While TSE expects its operations turning cash positive soon, challenges remain on the profitability and cash flow fronts given the worries over the global trade war and the slowdown in demand in Europe. Analysts at Motilal Oswal Securities say steel spreads in the European Union have halved since the recent peak due to demand weakness and high raw material prices, and that they now expect TSE generating per tonne profitability of $60 in FY20 (versus about $85 in FY19). Apart from sustaining reasonable profitability, TSE needs to take care of capex and debt.

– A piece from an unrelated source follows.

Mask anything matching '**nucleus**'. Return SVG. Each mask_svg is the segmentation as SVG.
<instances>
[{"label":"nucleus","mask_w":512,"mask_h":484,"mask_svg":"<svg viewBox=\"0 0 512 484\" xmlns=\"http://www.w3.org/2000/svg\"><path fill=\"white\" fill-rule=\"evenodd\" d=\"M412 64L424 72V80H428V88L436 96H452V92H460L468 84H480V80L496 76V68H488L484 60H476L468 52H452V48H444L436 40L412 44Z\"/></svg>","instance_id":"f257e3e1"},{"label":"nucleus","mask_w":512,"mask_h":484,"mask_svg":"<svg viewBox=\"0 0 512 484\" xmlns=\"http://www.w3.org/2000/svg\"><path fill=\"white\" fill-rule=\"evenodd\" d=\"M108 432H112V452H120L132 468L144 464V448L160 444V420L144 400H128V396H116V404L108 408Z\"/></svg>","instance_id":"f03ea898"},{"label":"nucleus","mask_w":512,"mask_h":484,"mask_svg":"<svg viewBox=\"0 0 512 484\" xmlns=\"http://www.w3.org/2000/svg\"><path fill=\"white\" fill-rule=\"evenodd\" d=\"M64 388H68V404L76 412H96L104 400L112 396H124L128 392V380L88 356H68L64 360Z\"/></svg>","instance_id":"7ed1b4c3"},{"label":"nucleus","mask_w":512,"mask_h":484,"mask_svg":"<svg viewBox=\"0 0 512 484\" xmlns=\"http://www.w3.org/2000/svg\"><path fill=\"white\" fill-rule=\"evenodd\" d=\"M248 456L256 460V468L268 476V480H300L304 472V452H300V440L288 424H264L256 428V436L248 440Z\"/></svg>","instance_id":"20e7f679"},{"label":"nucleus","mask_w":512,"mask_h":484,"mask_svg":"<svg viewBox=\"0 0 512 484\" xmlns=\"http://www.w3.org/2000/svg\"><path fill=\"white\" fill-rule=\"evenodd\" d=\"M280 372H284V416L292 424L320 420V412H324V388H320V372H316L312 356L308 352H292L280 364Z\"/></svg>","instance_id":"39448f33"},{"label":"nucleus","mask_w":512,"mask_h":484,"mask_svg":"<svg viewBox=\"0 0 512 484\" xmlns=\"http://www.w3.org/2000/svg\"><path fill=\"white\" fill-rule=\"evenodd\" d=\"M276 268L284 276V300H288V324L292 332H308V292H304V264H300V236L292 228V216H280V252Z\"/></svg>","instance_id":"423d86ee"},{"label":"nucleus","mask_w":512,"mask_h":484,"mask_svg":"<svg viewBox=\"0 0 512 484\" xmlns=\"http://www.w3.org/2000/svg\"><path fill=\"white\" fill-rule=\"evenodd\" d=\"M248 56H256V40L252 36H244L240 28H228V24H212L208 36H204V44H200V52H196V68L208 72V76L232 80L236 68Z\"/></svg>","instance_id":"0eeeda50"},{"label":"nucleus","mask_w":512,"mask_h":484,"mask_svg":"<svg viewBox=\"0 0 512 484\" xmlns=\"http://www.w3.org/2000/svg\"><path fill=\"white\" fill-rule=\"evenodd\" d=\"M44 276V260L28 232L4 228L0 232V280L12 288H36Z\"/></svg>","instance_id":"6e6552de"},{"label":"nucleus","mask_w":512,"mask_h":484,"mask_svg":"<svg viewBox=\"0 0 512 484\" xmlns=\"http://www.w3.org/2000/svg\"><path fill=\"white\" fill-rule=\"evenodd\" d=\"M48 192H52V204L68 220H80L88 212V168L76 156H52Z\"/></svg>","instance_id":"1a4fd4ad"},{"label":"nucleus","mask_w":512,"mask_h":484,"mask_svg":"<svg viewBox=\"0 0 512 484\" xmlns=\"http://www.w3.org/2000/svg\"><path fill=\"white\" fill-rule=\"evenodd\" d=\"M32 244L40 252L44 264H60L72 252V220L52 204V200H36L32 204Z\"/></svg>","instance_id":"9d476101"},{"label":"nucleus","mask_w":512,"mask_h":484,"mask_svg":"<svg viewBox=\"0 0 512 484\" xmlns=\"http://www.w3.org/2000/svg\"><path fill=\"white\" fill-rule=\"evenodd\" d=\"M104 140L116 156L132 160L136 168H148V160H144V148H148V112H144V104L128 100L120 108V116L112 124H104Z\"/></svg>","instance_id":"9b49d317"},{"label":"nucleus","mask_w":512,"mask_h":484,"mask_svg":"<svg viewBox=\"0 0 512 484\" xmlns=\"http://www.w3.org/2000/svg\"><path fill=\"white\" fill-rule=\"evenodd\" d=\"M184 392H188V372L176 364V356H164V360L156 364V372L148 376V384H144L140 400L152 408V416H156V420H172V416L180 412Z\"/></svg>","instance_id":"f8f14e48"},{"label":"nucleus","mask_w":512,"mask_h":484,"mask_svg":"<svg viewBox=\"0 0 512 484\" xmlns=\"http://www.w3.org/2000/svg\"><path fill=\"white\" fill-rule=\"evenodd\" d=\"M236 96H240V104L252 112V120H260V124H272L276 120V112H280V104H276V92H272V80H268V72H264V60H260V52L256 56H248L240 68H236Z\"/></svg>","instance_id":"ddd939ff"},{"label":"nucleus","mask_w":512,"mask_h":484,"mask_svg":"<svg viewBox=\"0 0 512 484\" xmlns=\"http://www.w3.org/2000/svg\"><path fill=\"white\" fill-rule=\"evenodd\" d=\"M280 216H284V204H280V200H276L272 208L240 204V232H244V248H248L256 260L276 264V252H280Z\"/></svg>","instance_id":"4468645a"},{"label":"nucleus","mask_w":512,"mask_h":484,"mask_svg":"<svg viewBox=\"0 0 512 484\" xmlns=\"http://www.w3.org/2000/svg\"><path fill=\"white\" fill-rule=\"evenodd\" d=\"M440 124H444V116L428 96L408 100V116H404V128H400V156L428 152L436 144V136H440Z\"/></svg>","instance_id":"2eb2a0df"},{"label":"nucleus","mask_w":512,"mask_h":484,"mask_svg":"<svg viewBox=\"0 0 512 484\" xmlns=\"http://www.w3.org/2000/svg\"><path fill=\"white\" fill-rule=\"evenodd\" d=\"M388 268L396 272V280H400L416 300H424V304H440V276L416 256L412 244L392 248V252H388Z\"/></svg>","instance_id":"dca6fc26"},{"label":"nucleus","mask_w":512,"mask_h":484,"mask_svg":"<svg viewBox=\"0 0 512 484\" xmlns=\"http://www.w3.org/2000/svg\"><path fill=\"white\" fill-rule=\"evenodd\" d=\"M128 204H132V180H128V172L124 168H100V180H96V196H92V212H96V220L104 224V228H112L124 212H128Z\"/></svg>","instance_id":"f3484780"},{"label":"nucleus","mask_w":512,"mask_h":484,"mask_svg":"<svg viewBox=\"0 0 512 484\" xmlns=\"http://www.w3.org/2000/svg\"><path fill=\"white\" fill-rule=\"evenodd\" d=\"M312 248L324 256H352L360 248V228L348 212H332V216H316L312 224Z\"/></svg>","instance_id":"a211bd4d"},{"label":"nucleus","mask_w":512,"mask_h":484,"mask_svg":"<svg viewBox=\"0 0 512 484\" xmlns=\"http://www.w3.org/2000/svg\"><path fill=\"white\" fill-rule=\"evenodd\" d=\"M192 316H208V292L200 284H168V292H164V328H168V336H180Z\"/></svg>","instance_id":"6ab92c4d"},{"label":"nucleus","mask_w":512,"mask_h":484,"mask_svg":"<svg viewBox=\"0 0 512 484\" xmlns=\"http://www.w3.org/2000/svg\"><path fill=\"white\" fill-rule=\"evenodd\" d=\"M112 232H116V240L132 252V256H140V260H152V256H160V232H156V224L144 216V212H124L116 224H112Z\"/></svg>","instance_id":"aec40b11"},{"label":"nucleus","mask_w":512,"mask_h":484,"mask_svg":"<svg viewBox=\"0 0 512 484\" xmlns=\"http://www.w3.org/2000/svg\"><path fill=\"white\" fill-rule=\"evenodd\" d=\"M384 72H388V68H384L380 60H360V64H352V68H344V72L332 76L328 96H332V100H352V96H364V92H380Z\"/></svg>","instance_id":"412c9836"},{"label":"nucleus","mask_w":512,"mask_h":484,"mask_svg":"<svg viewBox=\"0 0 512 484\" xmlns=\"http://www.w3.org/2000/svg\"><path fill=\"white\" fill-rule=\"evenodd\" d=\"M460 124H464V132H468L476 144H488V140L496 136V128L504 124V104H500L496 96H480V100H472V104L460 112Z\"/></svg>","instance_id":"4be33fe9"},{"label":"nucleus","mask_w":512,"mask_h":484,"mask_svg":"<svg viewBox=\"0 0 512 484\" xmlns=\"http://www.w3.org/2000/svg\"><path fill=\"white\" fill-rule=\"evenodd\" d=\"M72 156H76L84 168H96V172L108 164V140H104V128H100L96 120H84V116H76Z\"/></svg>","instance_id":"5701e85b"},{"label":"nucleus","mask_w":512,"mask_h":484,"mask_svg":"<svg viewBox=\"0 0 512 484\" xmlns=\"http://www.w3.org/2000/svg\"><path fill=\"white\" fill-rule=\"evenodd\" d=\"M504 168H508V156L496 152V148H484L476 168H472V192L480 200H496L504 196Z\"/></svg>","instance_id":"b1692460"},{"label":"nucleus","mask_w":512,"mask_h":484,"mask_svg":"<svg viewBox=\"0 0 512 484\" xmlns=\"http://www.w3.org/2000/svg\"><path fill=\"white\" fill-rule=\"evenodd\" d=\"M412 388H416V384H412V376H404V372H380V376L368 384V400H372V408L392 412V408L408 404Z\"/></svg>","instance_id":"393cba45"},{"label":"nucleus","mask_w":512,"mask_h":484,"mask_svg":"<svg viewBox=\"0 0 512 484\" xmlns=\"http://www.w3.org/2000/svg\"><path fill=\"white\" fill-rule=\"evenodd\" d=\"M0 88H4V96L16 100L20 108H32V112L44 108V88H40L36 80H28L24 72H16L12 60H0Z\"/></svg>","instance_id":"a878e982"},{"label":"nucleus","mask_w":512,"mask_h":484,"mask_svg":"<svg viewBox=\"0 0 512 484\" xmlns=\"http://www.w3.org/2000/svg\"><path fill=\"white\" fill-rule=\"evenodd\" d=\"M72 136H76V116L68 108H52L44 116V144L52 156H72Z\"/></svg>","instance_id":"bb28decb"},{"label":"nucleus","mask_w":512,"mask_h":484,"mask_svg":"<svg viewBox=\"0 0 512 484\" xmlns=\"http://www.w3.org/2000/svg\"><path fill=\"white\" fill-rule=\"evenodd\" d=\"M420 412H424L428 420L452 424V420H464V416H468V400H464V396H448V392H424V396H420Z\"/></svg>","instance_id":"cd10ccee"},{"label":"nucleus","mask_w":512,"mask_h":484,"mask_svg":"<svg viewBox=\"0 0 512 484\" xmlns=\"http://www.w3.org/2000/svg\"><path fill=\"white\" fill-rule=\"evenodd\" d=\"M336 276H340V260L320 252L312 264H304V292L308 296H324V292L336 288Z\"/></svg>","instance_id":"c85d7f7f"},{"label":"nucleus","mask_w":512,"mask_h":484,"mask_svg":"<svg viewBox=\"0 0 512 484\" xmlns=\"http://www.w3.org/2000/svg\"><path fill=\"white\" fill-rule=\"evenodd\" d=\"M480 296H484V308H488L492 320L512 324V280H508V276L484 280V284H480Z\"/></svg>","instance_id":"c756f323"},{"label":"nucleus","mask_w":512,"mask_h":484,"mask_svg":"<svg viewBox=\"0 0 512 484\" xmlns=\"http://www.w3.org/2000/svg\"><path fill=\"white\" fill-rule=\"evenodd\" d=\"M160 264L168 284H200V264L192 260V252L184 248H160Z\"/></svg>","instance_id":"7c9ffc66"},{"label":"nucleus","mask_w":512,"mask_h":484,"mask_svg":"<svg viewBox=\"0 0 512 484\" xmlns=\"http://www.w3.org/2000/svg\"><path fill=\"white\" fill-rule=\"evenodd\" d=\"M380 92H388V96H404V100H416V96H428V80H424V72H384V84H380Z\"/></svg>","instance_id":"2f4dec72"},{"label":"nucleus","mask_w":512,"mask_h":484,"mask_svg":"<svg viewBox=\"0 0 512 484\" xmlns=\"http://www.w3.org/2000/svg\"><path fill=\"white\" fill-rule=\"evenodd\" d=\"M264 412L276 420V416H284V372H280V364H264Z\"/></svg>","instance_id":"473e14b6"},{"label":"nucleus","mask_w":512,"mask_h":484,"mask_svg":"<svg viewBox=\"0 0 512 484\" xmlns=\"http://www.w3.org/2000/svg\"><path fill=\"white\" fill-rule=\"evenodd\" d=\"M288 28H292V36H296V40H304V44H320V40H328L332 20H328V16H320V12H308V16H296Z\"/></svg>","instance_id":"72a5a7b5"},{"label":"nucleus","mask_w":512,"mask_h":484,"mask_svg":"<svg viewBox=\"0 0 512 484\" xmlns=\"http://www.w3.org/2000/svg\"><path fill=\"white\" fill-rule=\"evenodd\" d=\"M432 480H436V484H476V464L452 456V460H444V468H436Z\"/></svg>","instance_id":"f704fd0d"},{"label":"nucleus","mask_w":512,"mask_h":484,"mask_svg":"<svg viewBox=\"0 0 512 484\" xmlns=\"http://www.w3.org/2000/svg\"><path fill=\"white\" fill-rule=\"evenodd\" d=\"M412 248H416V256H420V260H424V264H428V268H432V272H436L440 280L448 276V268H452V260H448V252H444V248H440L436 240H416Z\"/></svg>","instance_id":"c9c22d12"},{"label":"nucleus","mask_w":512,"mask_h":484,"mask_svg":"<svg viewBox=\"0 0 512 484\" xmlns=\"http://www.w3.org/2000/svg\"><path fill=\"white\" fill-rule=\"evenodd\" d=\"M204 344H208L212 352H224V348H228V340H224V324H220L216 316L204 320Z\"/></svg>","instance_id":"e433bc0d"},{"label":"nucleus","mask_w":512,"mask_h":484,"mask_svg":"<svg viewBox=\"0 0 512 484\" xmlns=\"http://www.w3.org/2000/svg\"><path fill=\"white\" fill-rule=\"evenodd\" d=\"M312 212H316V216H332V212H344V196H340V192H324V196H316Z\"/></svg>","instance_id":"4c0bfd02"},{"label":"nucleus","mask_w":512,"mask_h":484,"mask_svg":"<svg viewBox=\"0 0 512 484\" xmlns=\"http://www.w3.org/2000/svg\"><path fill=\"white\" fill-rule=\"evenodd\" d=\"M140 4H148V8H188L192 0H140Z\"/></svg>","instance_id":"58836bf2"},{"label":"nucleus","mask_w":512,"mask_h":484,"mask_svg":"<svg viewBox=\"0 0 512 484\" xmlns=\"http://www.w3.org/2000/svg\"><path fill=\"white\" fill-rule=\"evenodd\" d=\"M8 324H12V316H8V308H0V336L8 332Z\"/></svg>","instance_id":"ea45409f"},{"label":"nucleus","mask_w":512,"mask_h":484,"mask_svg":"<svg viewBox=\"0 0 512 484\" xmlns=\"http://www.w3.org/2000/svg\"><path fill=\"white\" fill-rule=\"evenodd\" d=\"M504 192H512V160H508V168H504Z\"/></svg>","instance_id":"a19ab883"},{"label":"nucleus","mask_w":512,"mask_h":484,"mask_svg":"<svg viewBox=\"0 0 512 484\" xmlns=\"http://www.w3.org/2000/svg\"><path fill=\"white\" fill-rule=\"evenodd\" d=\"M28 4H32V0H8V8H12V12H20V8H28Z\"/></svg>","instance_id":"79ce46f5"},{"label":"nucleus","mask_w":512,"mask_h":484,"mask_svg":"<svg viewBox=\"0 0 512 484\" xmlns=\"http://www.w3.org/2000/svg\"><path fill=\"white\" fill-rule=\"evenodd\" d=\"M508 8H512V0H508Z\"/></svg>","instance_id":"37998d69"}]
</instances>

“TSE operations require sustainable capex of $300 million and interest on debt ($2.3 billion) will be $125 million. Hence, required breakeven Ebitda is likely to be $450 million," estimates Edelweiss.

India biz lending support

While it remains to be seen how TSE performs, Tata Steel’s Indian operations have grown stronger and provide significant support. Around two-thirds of its business is now India-based and reports strong profitability and cash flows. Tata Steel generated consolidated Ebitda or earnings before interest, tax, depreciation and amortisation of Rs 29,770 crore (Ebitda excluding exceptional items at Rs 30,734 crore), against net debt of Rs 94,879 crore at end of FY19. TSE’s Ebitda stood at Rs 5,414 crore (up 45.8 per cent year-on-year) during FY19, and debt at ^2.2 billion (Rs 17,300 crore) versus ^3 billion in 2014.

With all this, analysts remain cautiously positive. Analysts at Edelweiss say that they are upbeat on Tata Steel’s domestic story and estimate Ebitda per tonne of Rs 11,500-Rs 12,000 through FY21 with a decent possibility of incremental capex being funded via own cash flows. However, in light of the JV being called off, they have downgraded the stock to neutral and cut their target price from Rs 600 to Rs 520.

Those at IDFC Securities say that the development does not hamper growth plans for the growing and profitable India operations and FY20 net debt/Ebitda of 3.2x is not a major concern, as the domestic operation is expected to contribute 85 per cent of operating profits in FY20. Their target price is Rs 635.

After deducting fair value of the JV, analysts at JM Financial arrive at a fair value of Rs 615 given a sharp/quick turnaround of Bhushan Steel, Indian operations getting more prominent and raw material led price increase —ideal for captive players (like Tata Steel).

Overall, the Street would still be keeping an eye on TSE’s performance and progress on deleveraging and cash generation. Tata Steel has said that options for seeking other partners for TSE are open. Any progress here would be welcome.